═══ EXTRACT PROVIDED ═══
The average American family pays about $11,000 a year in federal taxes, but many families pay an even larger amount in a hidden tax called Regulation. The cost of burdensome federal regulations is estimated to be between $8,388 and $17,134 per household, and new regulations are increasing faster than ever before.
Oh, Thomas Jefferson, where are you when we need you? The great words he penned in the Declaration of Independence are even more apt today: “He has erected a multitude of new offices, and sent hither swarms of officers to harass our people, and eat out their substance.”
Since all federal regulations must be published in the Federal Register. it provides a handy method to record the trend in regulations. The all-time high was reached in 1980 when the Register had 88,000 pages. Under Ronald Reagan, they declined to 47,418 in 1986. In 1991, the Register was back up to 67,715 pages.
Most of the regulations started out with worthy goals. Despite the expenditure of enormous sums of money, however, their track record in achieving their objectives has been dismal.
Numerous think-tank studies have found no significant, improvement in workplace accident rates, worker injuries, or illnesses from OSHA (Occupational Safety and Health Administration) regulations. Other studies have found no reduction in the proportion of unsafe or ineffective drugs reaching consumers as a result of the Food and Drug Administration’s drug approval process.
═══
### CHALLENGE 1
In the extract on federal regulations, write out the stretch from "The average American" through "than ever before." again, updated so that "household" becomes "home".
### CHALLENGE 2
Turn the paragraph in the extract on federal regulations that begins "Since all federal regulations" into a short list, keeping its main facts.
### CHALLENGE 3
What does the extract on federal regulations give as the estimated cost of burdensome federal regulations per household?
═══ SOURCE EXCERPT ═══
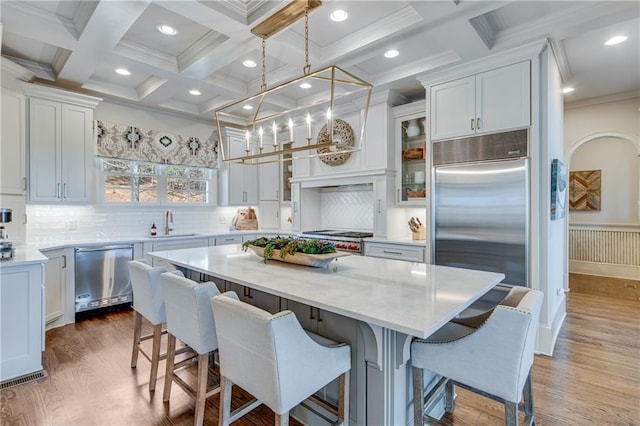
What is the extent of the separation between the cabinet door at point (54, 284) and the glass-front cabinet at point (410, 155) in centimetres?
393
═══
### WRITTEN ANSWER 1
The average American family pays about $11,000 a year in federal taxes, but many families pay an even larger amount in a hidden tax called Regulation. The cost of burdensome federal regulations is estimated to be between $8,388 and $17,134 per home, and new regulations are increasing faster than ever before.

### WRITTEN ANSWER 2
- All federal regulations must be published in the Federal Register, so its page count shows the trend in regulations.
- 1980: an all-time high of 88,000 pages.
- 1986: down to 47,418 pages under Ronald Reagan.
- 1991: back up to 67,715 pages.

### WRITTEN ANSWER 3
Between $8,388 and $17,134 per household.